*** Record excerpts Section Begins ***

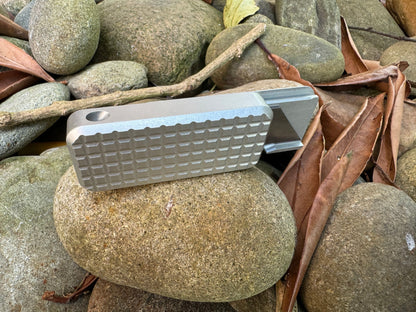 Back side of Rivery Zero knife showing lanyard hole with blade extended, sitting on a background of rocks and leaves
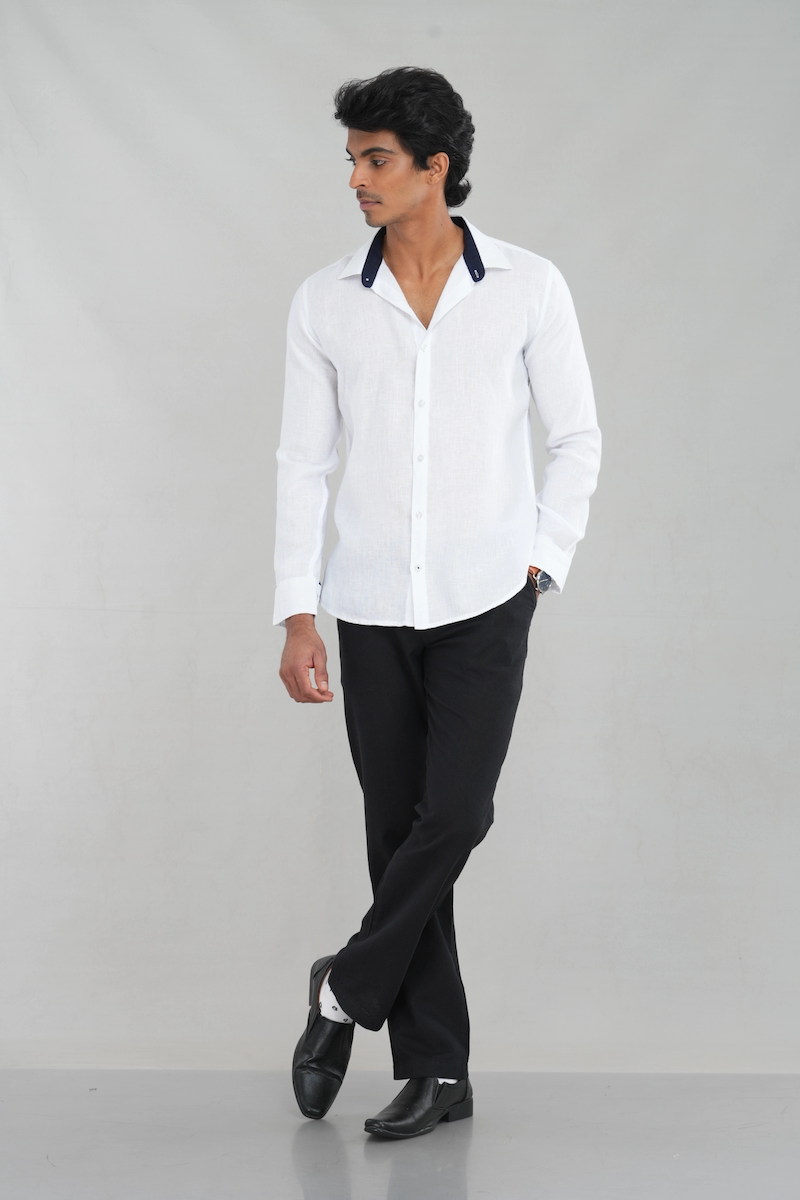 A model wearing a Classic White Linen shirt with a contrasting navy collar and long sleeves, perfect for casual summer wear or refined everyday styling.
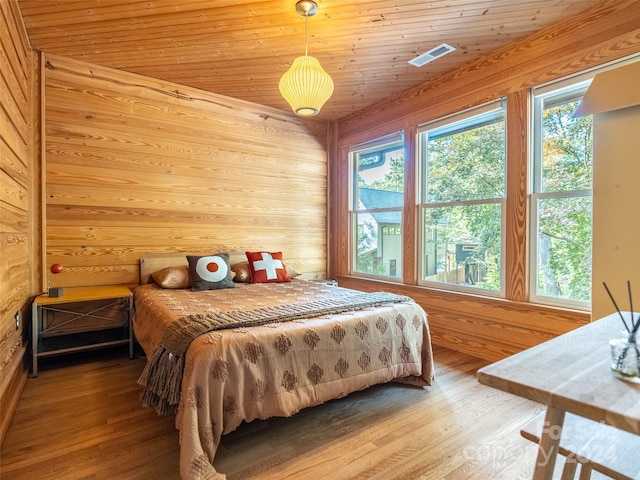 bedroom featuring wood ceiling and hardwood / wood-style flooring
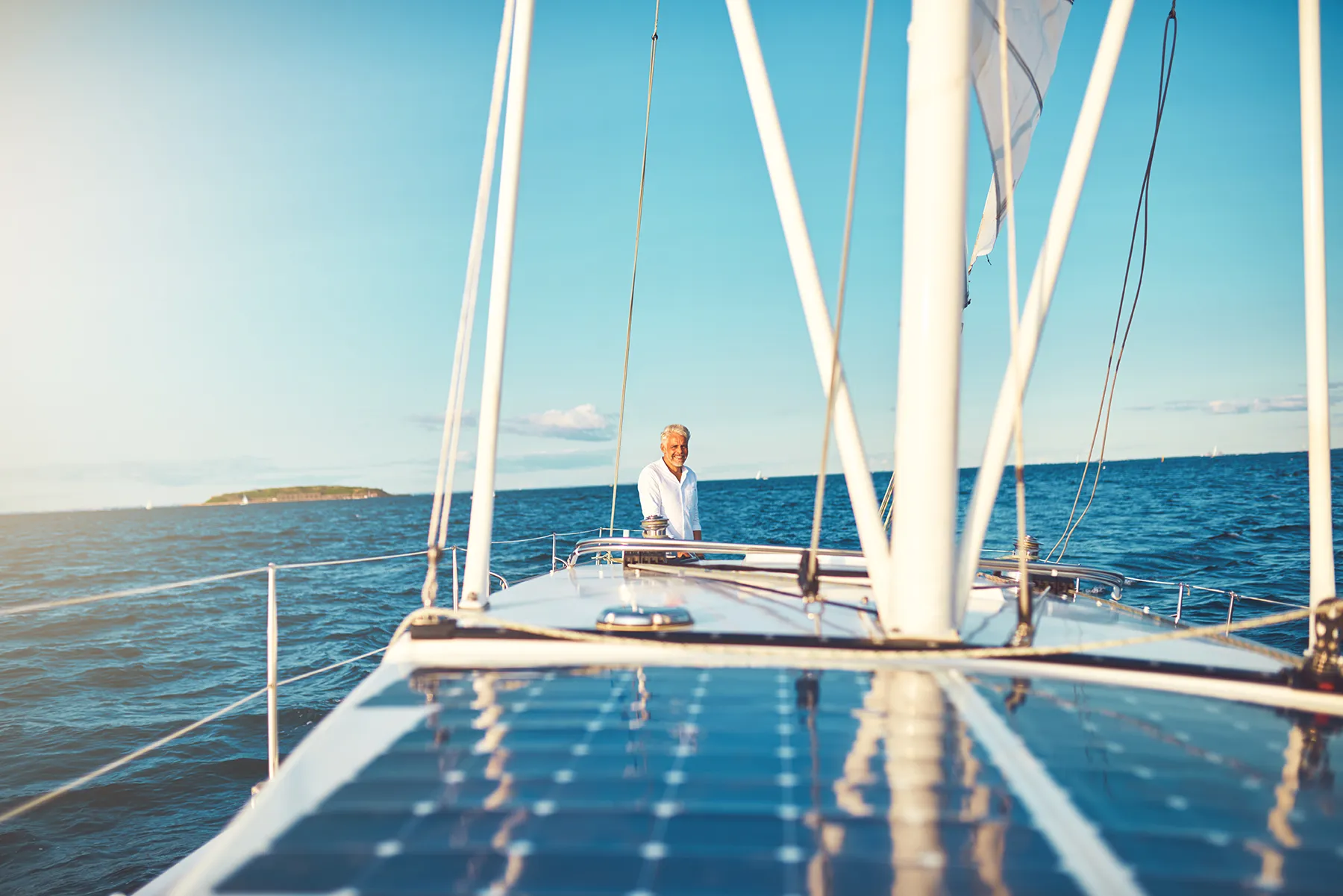 Smiling Mature Man Standing On The Rear Deck Of His Boat While Out For A Sail Along The Coast Smiling Mature Man Standing On The Rear Deck Of His Boat While Out For A Sail Along The Coast
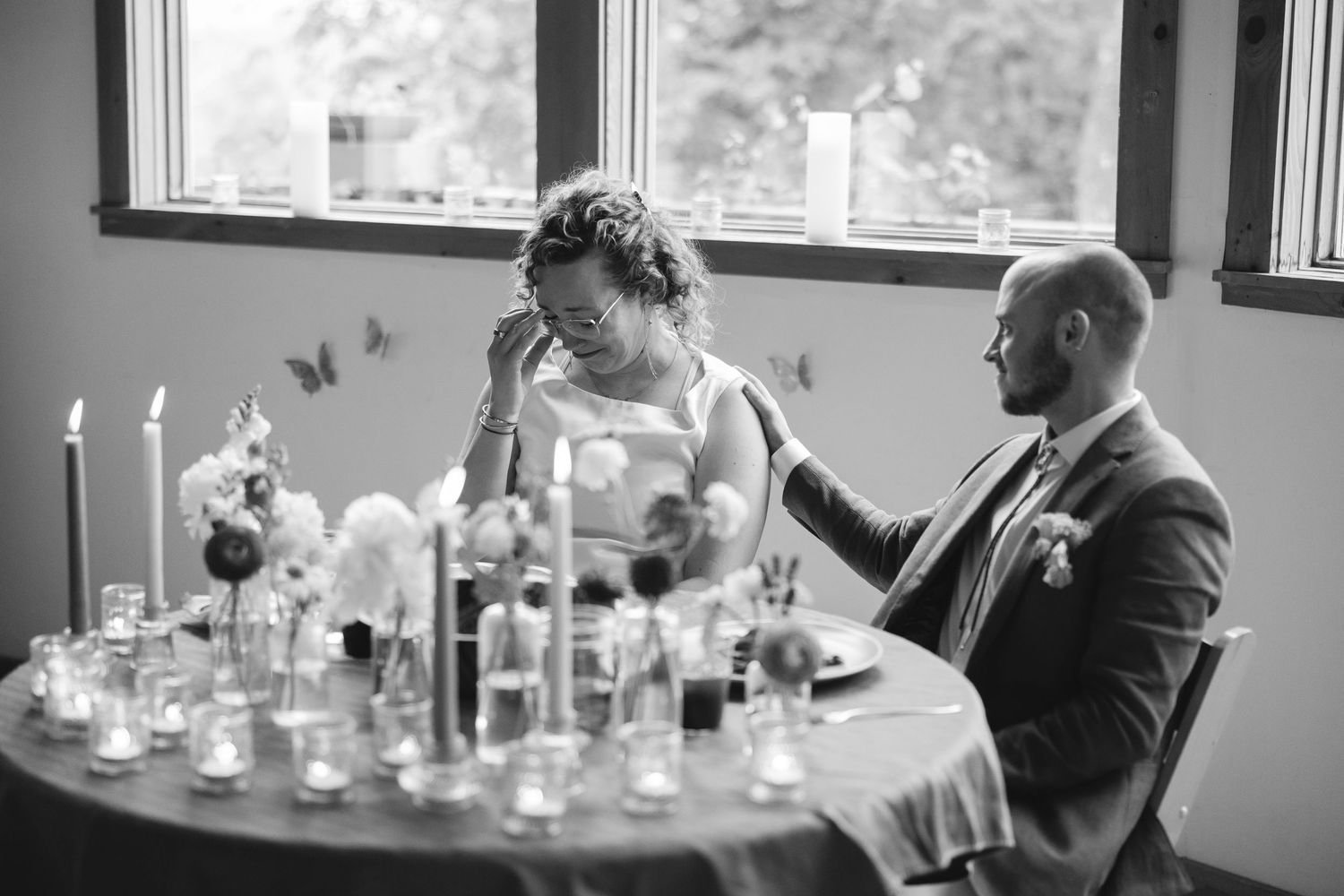 Wedding guests sit at round tables decorated with elegant candle centerpieces in a modern reception venue.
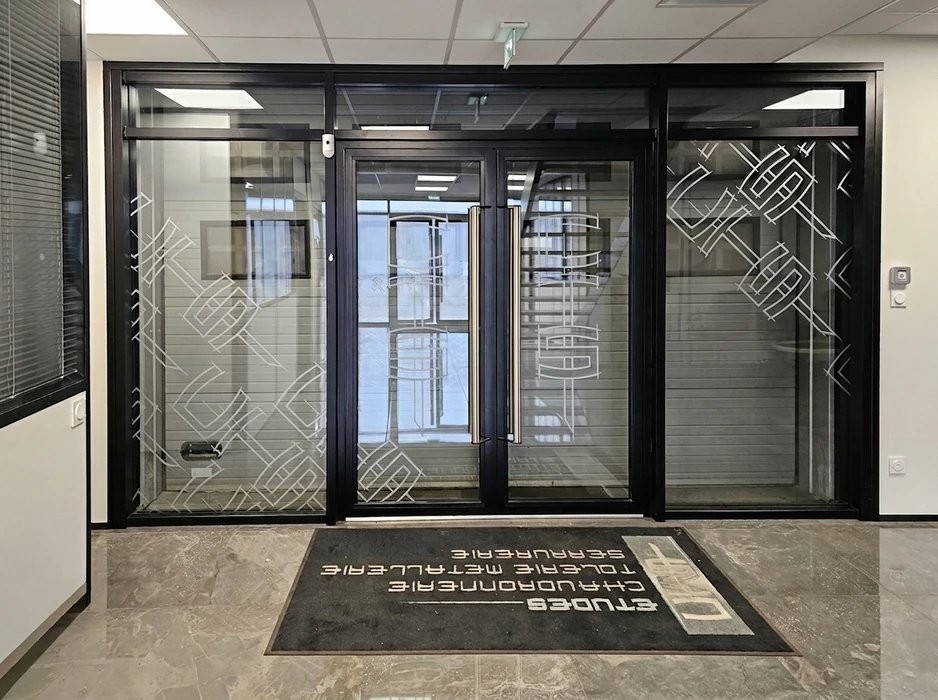 Entrée professionnelle avec double porte vitrée à cadre aluminium noir, poignées inox tubulaires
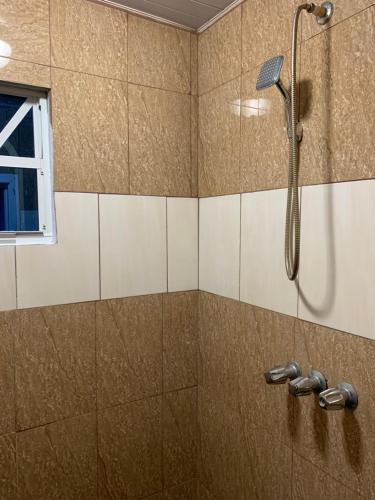 a shower in a bathroom with a glass door at Cozy first floor accommodation 4 guests 1 bedroom in Georgetown
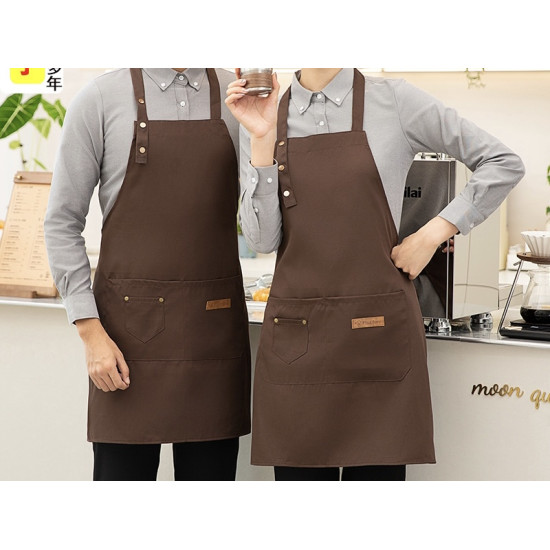Two brown aprons with buttoned neck straps and front pockets worn by people in gray shirts
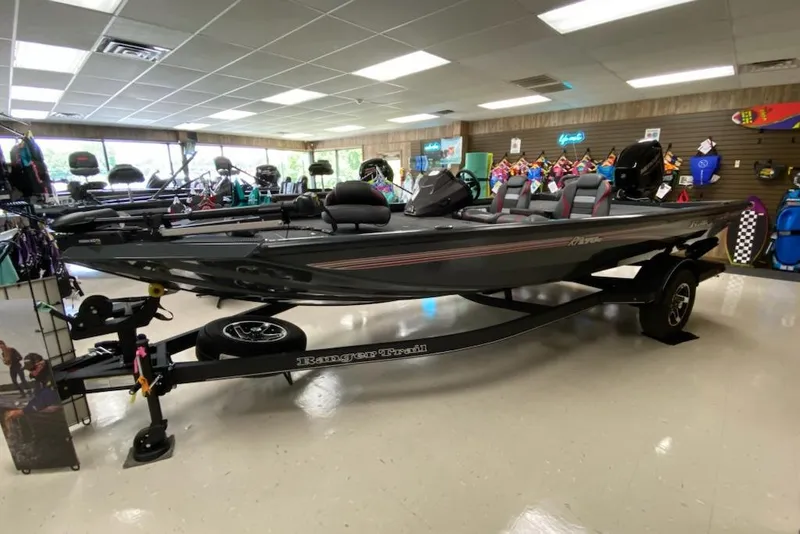 The Image of 2025 Ranger RT178C boat displayed in a showroom with accessories. - 0
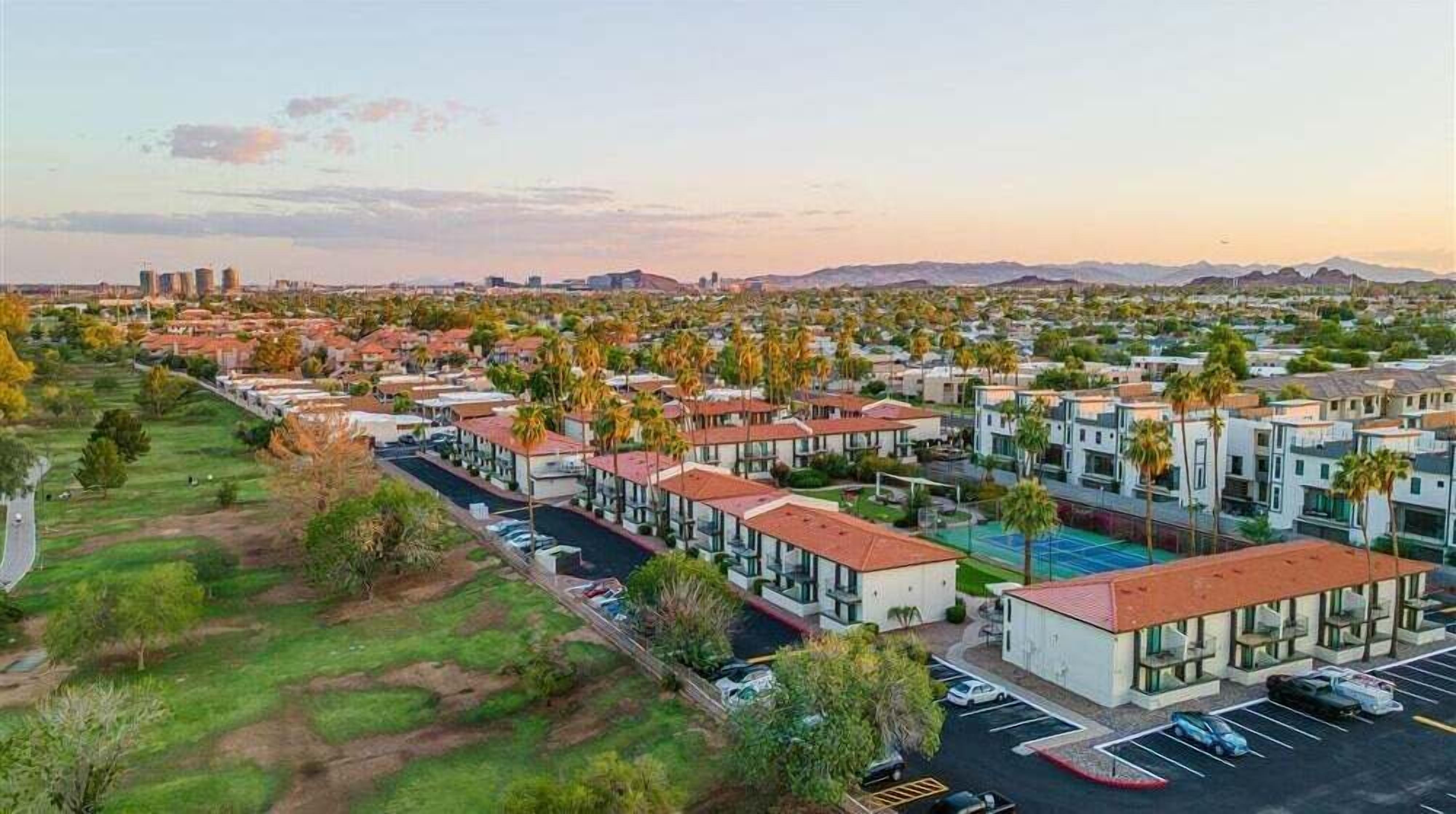 Un quartier résidentiel avec des maisons modernes, un court de tennis et une vue lointaine sur les gratte-ciel de la ville.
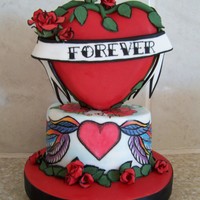 Tattoo Mini Tattoo inspired mini Wedding cake, cake board was 6 inches round, Cake stands 6 1/2 inches high.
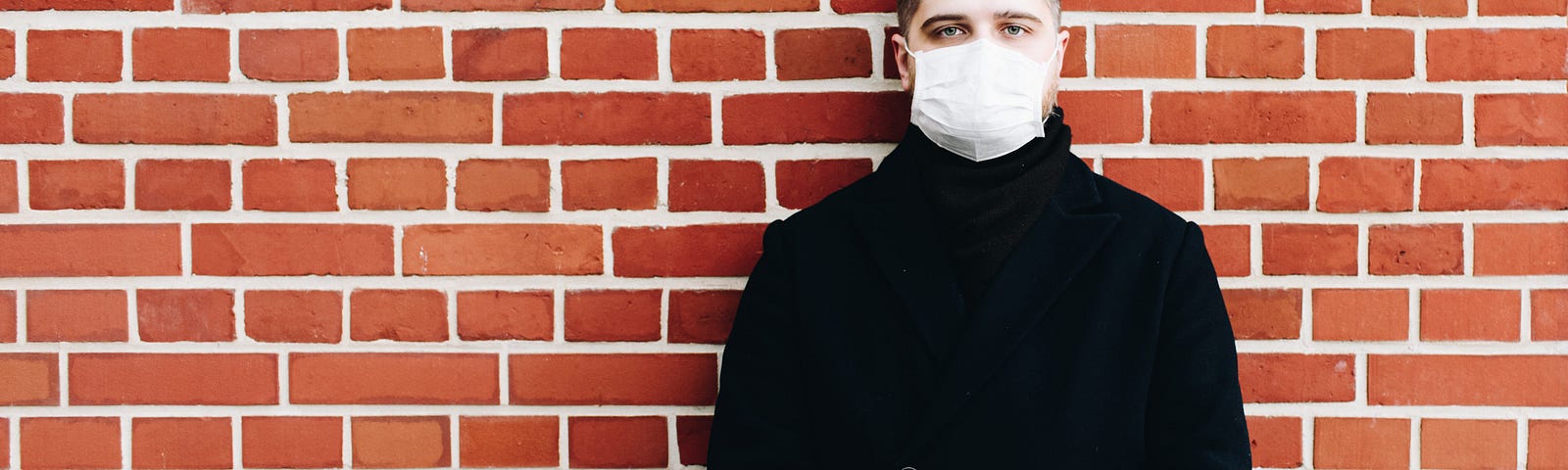 A man in a surgical mask stands against a brick wall.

*** Record excerpts Section Ends ***

__Your goal__: Copy out every row above verbatim, leaving out the pictures.

__Response to the task__:
 Back side of Rivery Zero knife showing lanyard hole with blade extended, sitting on a background of rocks and leaves
 A model wearing a Classic White Linen shirt with a contrasting navy collar and long sleeves, perfect for casual summer wear or refined everyday styling.
 bedroom featuring wood ceiling and hardwood / wood-style flooring
 Smiling Mature Man Standing On The Rear Deck Of His Boat While Out For A Sail Along The Coast Smiling Mature Man Standing On The Rear Deck Of His Boat While Out For A Sail Along The Coast
 Wedding guests sit at round tables decorated with elegant candle centerpieces in a modern reception venue.
 Entrée professionnelle avec double porte vitrée à cadre aluminium noir, poignées inox tubulaires
 a shower in a bathroom with a glass door at Cozy first floor accommodation 4 guests 1 bedroom in Georgetown
Two brown aprons with buttoned neck straps and front pockets worn by people in gray shirts
 The Image of 2025 Ranger RT178C boat displayed in a showroom with accessories. - 0
 Un quartier résidentiel avec des maisons modernes, un court de tennis et une vue lointaine sur les gratte-ciel de la ville.
 Tattoo Mini Tattoo inspired mini Wedding cake, cake board was 6 inches round, Cake stands 6 1/2 inches high.
 A man in a surgical mask stands against a brick wall.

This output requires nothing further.